ForceCommand internal-sftp – This forces the execution of the internal-sftp and ignores any command that are mentioned in the ~/.ssh/rc file.
NOTE: The Match keyword is not supported in older versions (<5) on SSH so an upgrade of openssh will be necessary.
Create sftp Home Directory
Since we’ve specified /sftp as ChrootDirectory above, create this directory (which is equivalent of your /home directory)
# mkdir /sftp
# mkdir /sftp/user1
So, /sftp/user1 is equivalent to / for the user1. When user1 sftp to the system, and performs “cd /”, they’ll be seeing only the content of the directories under “/sftp/user1” (and not the real / of the system). This is how the chroot works
So, under this directory /sftp/user1, create any sub directory that you like user to see. For example, create a incoming directory where users can sftp their files.
# mkdir /sftp/user1/incoming
Setup Appropriate Permissions
For chroot to work properly, you need to make sure appropriate permissions are setup properly on the directory you just created above.
Set the ownership to the user, and group to the sftpusers group as shown below.

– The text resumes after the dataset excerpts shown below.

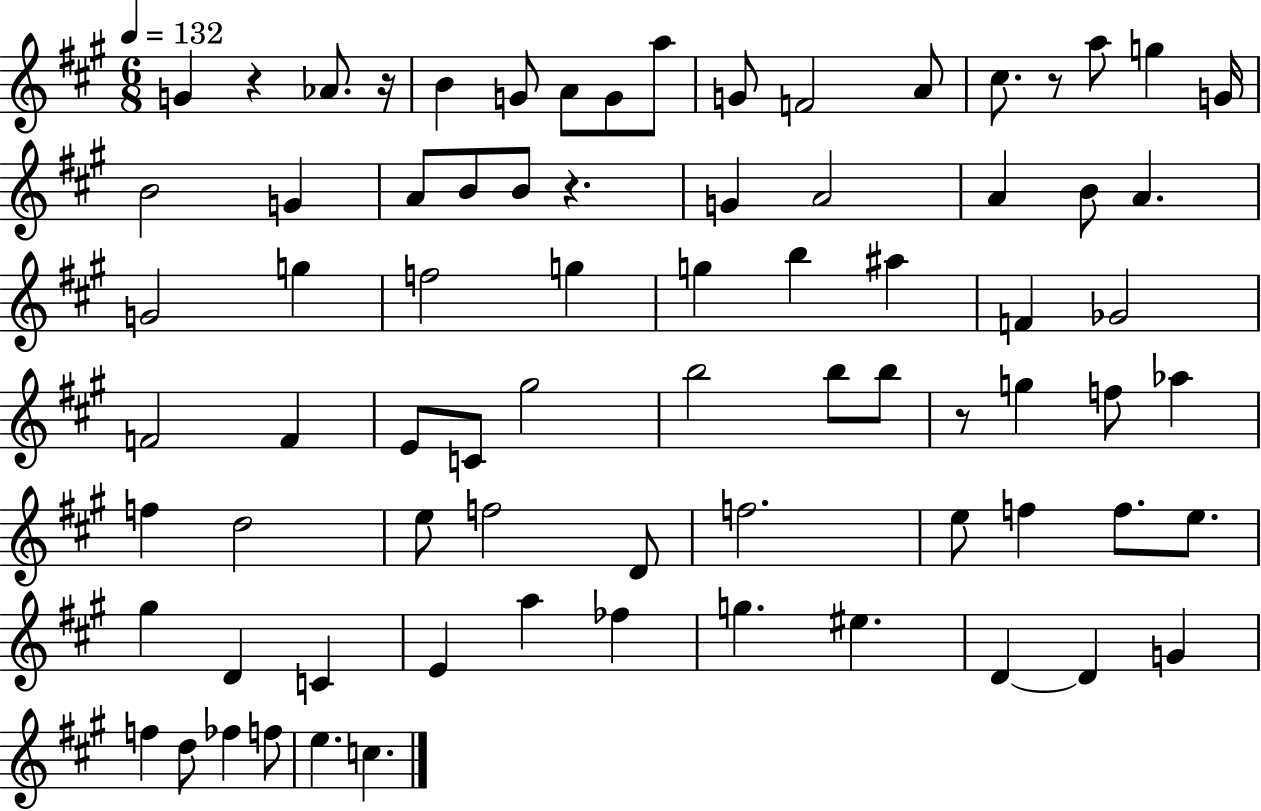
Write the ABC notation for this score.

X:1
T:Untitled
M:6/8
L:1/4
K:A
G z _A/2 z/4 B G/2 A/2 G/2 a/2 G/2 F2 A/2 ^c/2 z/2 a/2 g G/4 B2 G A/2 B/2 B/2 z G A2 A B/2 A G2 g f2 g g b ^a F _G2 F2 F E/2 C/2 ^g2 b2 b/2 b/2 z/2 g f/2 _a f d2 e/2 f2 D/2 f2 e/2 f f/2 e/2 ^g D C E a _f g ^e D D G f d/2 _f f/2 e c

# chown user1:sftpusers /sftp/user1/incoming
Now check the permissions of the directories as shown below:
# ls -ld /sftp/user1/incoming
drwxr-xr-x 2 user1 sftpusers 4096 Apr 04 18:31 /sftp/user1/incoming
# ls -ld /sftp/user1
drwxr-xr-x 3 root root 4096 Apr 04 18:31 /sftp/user1
# ls -ld /sftp
drwxr-xr-x 3 root root 4096 Apr 04 18:31 /sftp
Now restart sshd and check/test your Chroot SFTP configuration
# /etc/init.d/sshd restart
Now you can observe that when user1 does sftp, and does “cd /”, he can only see incoming directory.
# sftp user1@station1.example.com
user1@station1.example.com's password:
sftp> pwd
Remote working directory: /incoming
sftp> cd /
sftp> ls
incoming
When user1 transfers any files to the /incoming directory from the sftp, they’ll be really located under /sftp/user1/incoming directory on the system.